One of the biggest questions of the coming decade is whether global economic and financial integration will continue or go into reverse as the consequences of the financial crisis unfold. Much public discussion focuses on trade and capital controls, but the outlook for foreign direct investment, including cross-border corporate acquisitions, is just as important. In this context a recent call by Antonio Tajani, the European commissioner for industry in Brussels, for the establishment of "an authority tasked with examining foreign investments in Europe" is an apparent departure from the commission's traditional emphasis on openness to international investment and the dismantling of existing barriers.
Concerns about the implications of foreign acquisitions are certainly not all new. In America, the Committee of Foreign Investment in the US (CFIUS) was created in 1988 with an extensive mandate to review such transactions for their possible impact on national security. In the European Union, legal regimes are very diverse. The British government can veto virtually any deal but almost never does. France has stringent controls in the defense and security sectors but none in other industries. Germany in 2008 introduced a CFIUS-like framework. The Netherlands has no such process at all. At the EU level, the legal framework allows investment reviews to protect national security, but the European Commission also strives to prevent member states from blocking acquisitions for protectionist reasons, as in the case of Mittal Steel's acquisition of Arcelor in 2006.
What is new, and has been accelerated by the crisis, is that such foreign investment will increasingly come from countries such as China and oil-rich economies, with which Europe's geopolitical interests are not self-evidently aligned and which now hold much of the world's current account surpluses. The consequence is a probable rise in legitimate security concerns. For example, one can understand why Central European countries would be cautious about Russian investment in their oil and gas distribution infrastructure.
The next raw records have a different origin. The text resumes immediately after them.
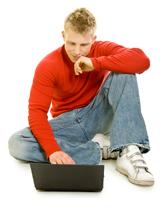 Neefje met laptop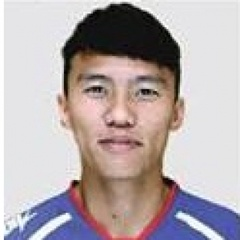 Chen Chao-An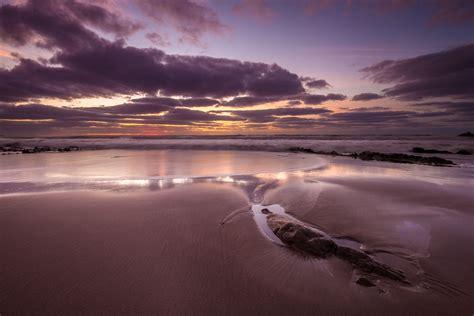 uk seascape photography coastal photography david gibbeson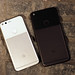 Google Pixel and Pixel XL smartphones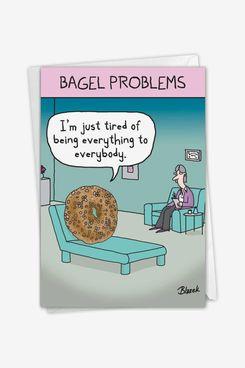 NobleWorks Bagel Problems Mother's Day Card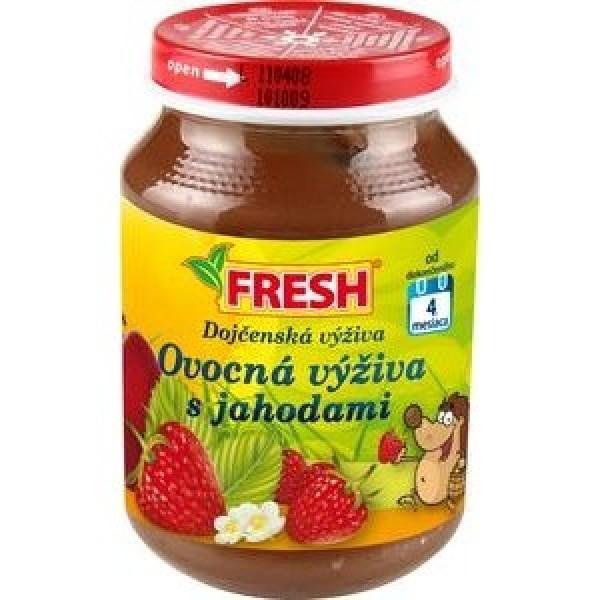 """Detská výživa jahodová """"Fresh"""" 190g, od 4 mesiacov."""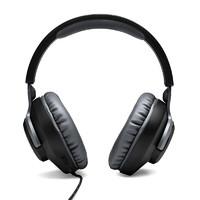 JBL QUANTUM 100 头戴式游戏耳机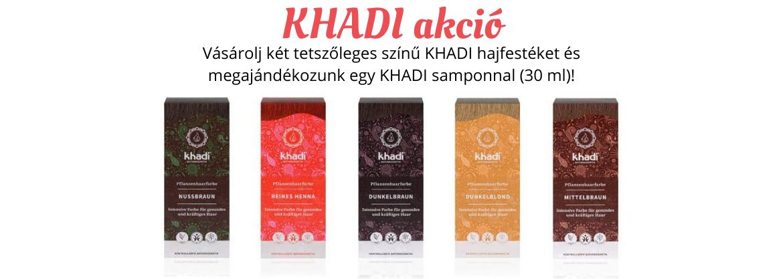 Khadi akció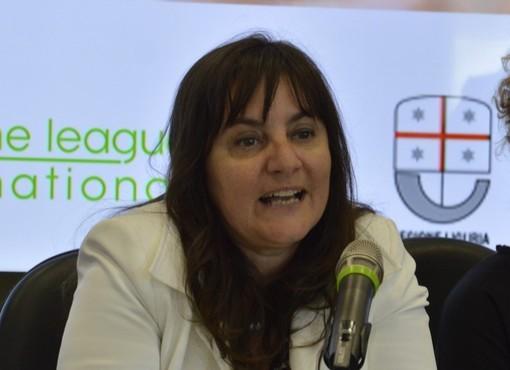"""Regione: sicurezza nei pronto soccorsi, la conferma dell'Assessore Sonia Viale: """"Un focus con gli operatori sanitari"""""""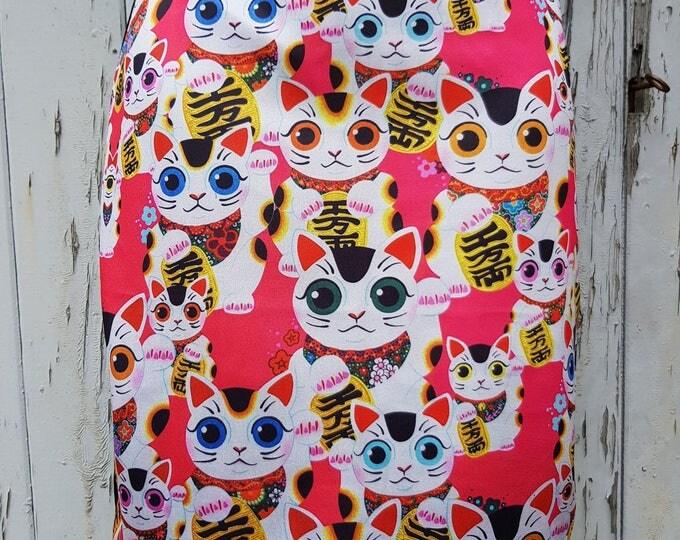 Pink Maneki Neko Lucky Cat Pencil Skirt - Size 8 10 12 14 - Bodycon Wiggle Japanese
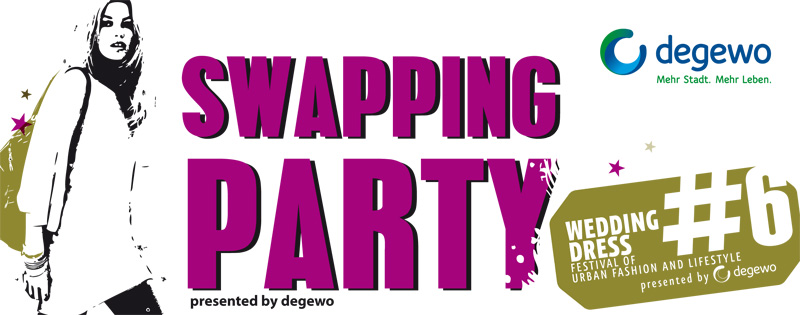 swappingparty
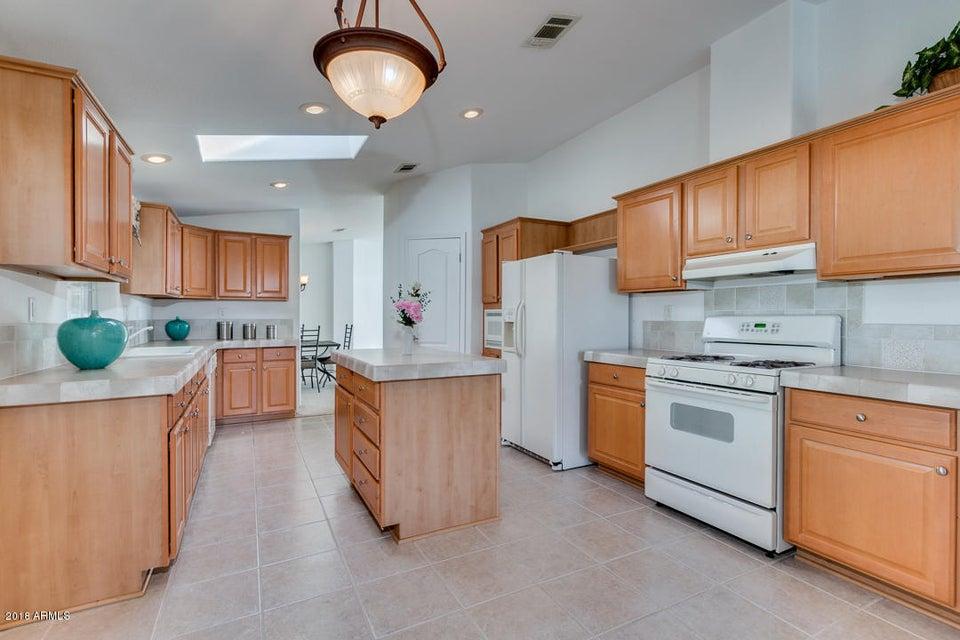 8840 E SUNLAND Avenue Mesa, AZ 85208 - MLS #: 5721810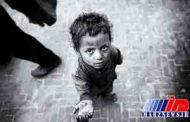 قاچاق اعضای بدن کودکان بیهویت در ایران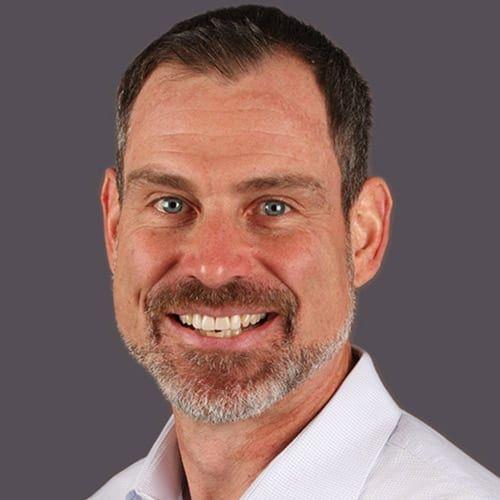 Mark Schwaiger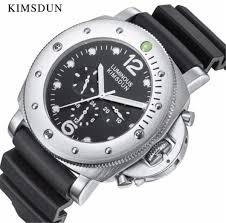 <b>KIMSDUN</b> Watch Men Fashion Casual Sport Mechanical Clock ...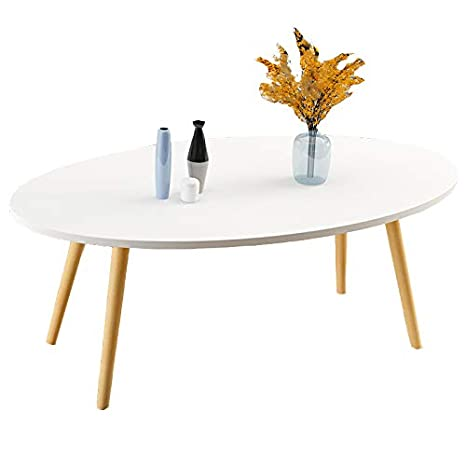 Side Table 100 Cm.Amazon Com Huo Coffee Table Simple Design Coffee Table Oval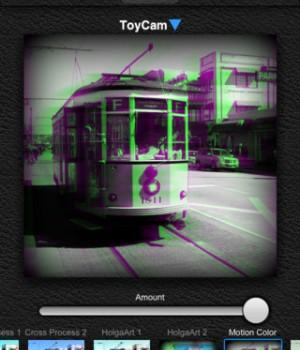 BeFunky Photo Editor Pro Ekran Görüntüleri - 2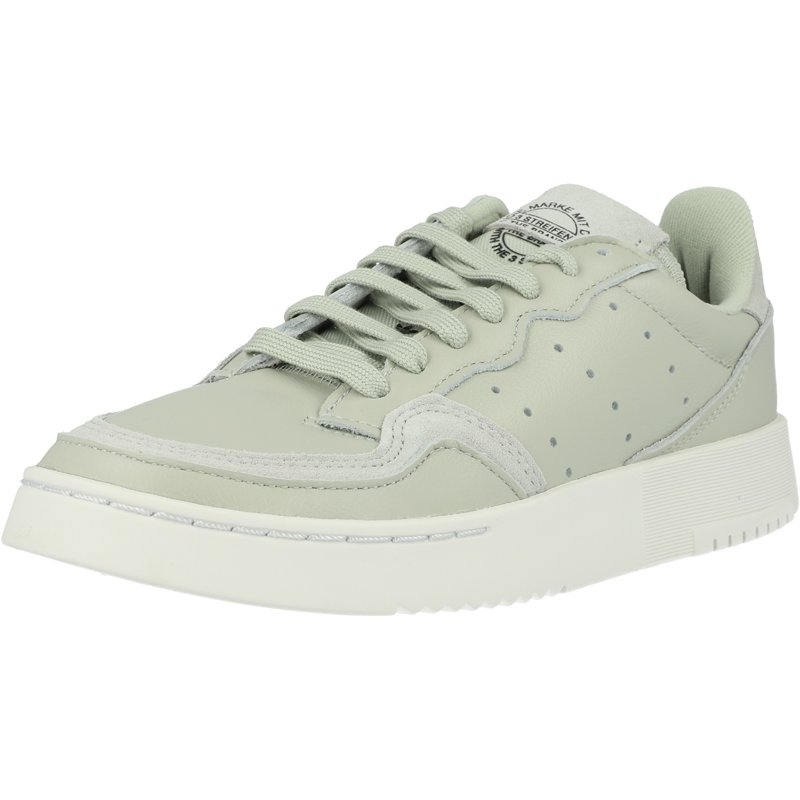 Details about adidas Originals Supercourt W Ash Silver Leather Adult Trainers Shoes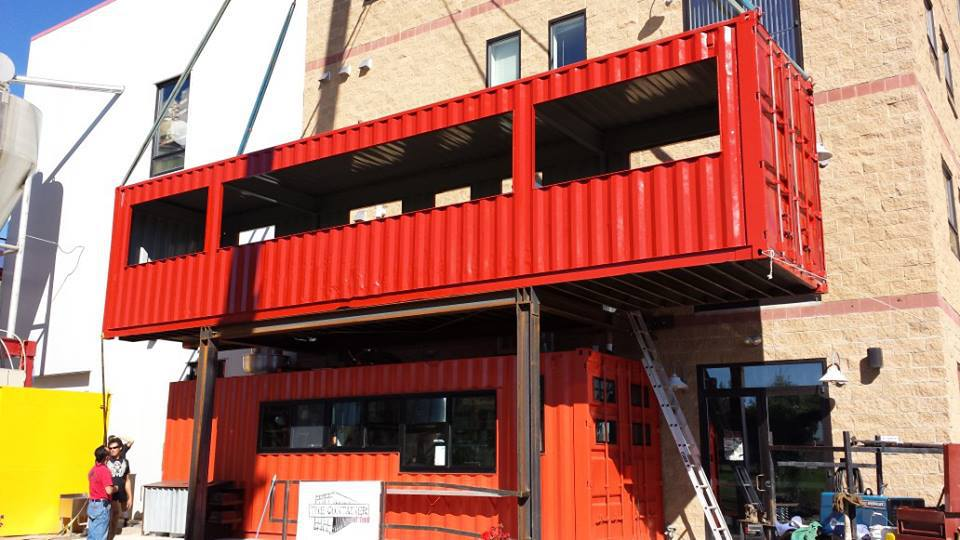 Shipping Container Homes 2 X Containers The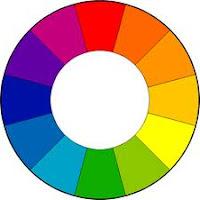 Colores Tutti Fruti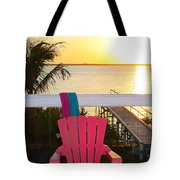 Pink Chair In The Keys Tote Bag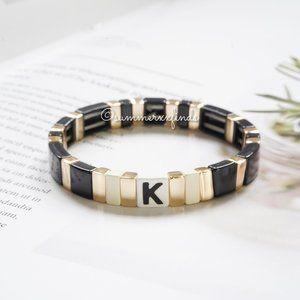 Roxanne Assoulin Alphabet City Bracelet - K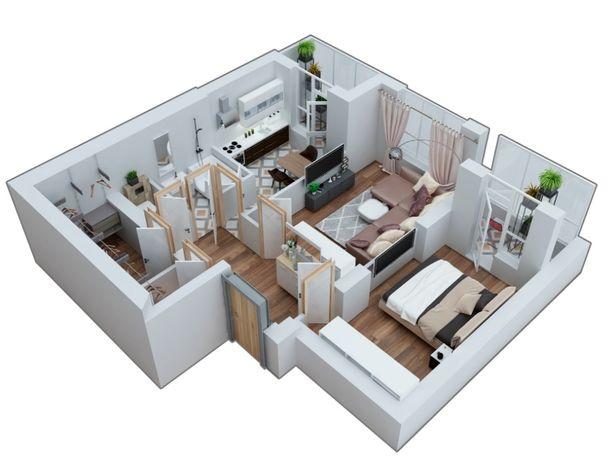 2-комнатная квартира 60,9 м2 от застройщика, ЖК Марсель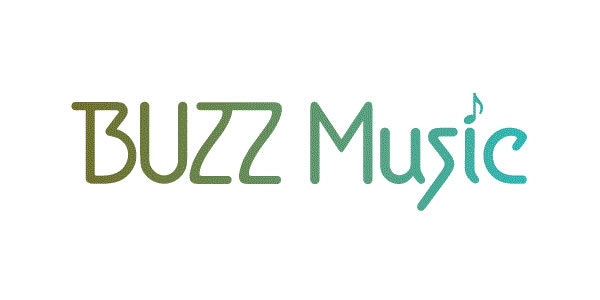 BUZZ Music IDOL Audition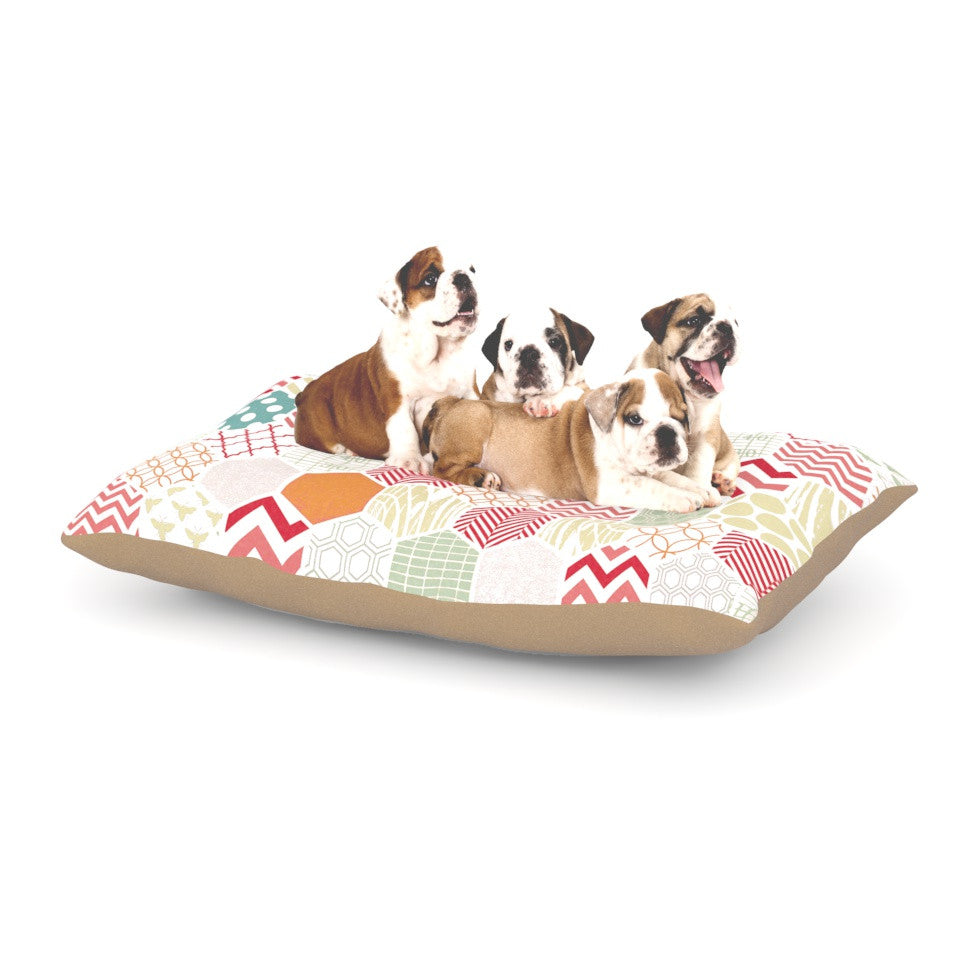 "Heidi Jennings ""Geo Pastel"" Geometric Dog Bed - KESS InHouse  - 1"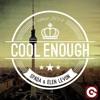 Spada Elen Levon Cool Enough Oslo Remix mp3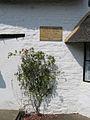 Plaque on John Clare's cottage, Helpston, Peterborough - geograph.org.uk - 217345.jpg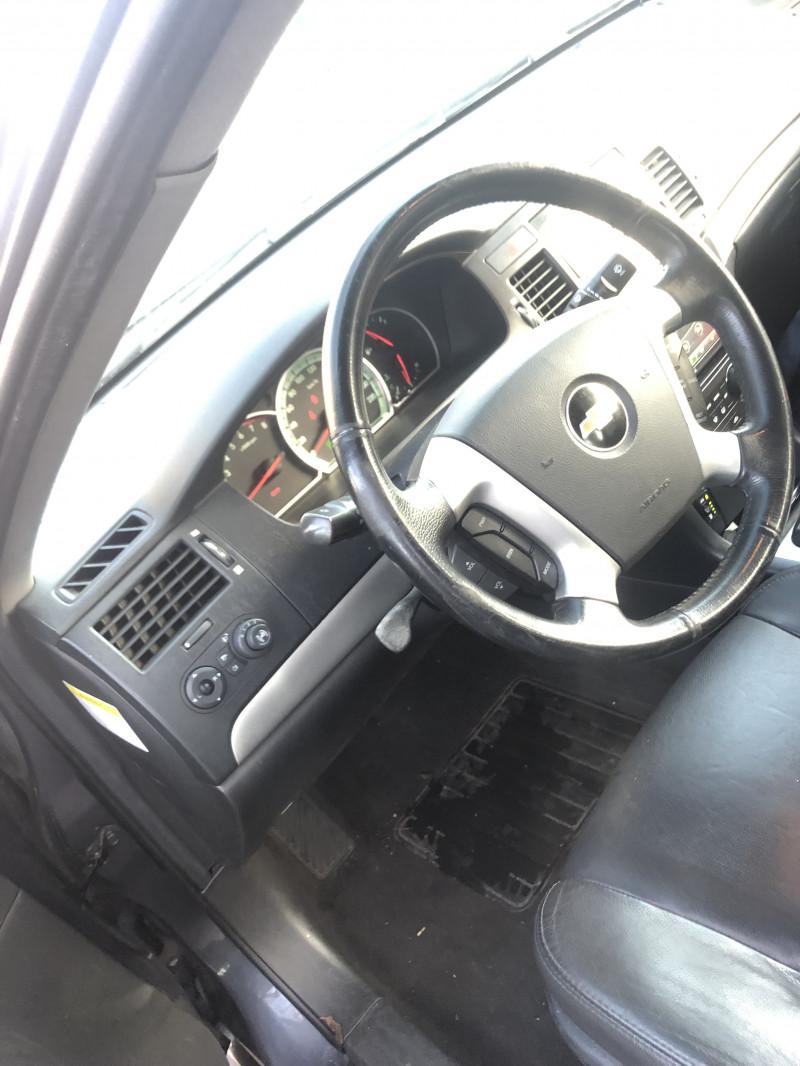 Chevrolet Epica - image 8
The European Union thus needs to find a new balance between two ill-advised extremes: absolute economic openness in denial of the reality of some risks, or a siege mentality that implausibly considers any acquisition by a non-Western company a threat to national security, often in fact as an excuse to shelter vested domestic interests to no advantage for the general public.
The reassuring truth is that the vast majority of companies are not indispensable from a strategic standpoint, and their acquisition by foreigners should not be opposed, even assuming the acquirer has politically hostile intent. Blocking such acquisitions is damaging both economically and politically, as it prevents access to useful capital sources, and needlessly curtails the creation of links of economic interdependence that may reduce the probability of future conflict. Many acquisitions by Chinese firms, such as that of IBM's personal computer division by Lenovo in 2005 or of Volvo Cars by Geely in 2010, have raised some controversy but cannot be reasonably described as dangerous. The equity stakes taken in major European and American banks by various sovereign wealth funds in 2007–08 similarly caused concern, but have eventually proved a shockingly good bargain for the West.
What is needed is a clear and consistent legal framework that allows the protection of those few companies that are genuinely strategic because of their unique technological capacity, control of critical networks or infrastructures (for example in telecommunications or the internet), or other security considerations, without the process being exploited to block harmless transactions. This would help underpin both a stable and predictable investment environment and the completion of the EU single market, two key conditions for future EU growth and job creation. The catch is to minimize the friction that a review process inevitably creates, and this aim is made more difficult by the sheer diversity of attitudes to foreign investment throughout Europe. For example, French governments are generally obsessed by the defense of "national champions." By contrast virtually nobody in Denmark objected as one of the country's largest companies, Danisco, was just acquired by a US chemical group. To smooth the impact of such differences, the process and criteria for the review of foreign acquisitions should be defined by EU legislation, rather than national initiatives as is currently the case. Implementation should remain the prerogative of individual member states, which remain at this point the only ones with the capacity to conduct credible security assessments, but with adequate coordination and monitoring at EU level.
Commissioner Tajani is right to express the need for vigilance and new thinking on foreign investment. But the scope and purpose of a "European CFIUS" should be rigorously defined, or it will risk becoming self-defeating. Reassuring Europe's citizens—without forgoing the huge potential economic benefits of future investment from emerging economies—involves delicate trade-offs. The sooner the European Union brings a coherent response to this challenge, the better.
Nicolas Véron is a senior fellow at Bruegel in Brussels and a visiting fellow at the Peterson Institute for International Economics in Washington.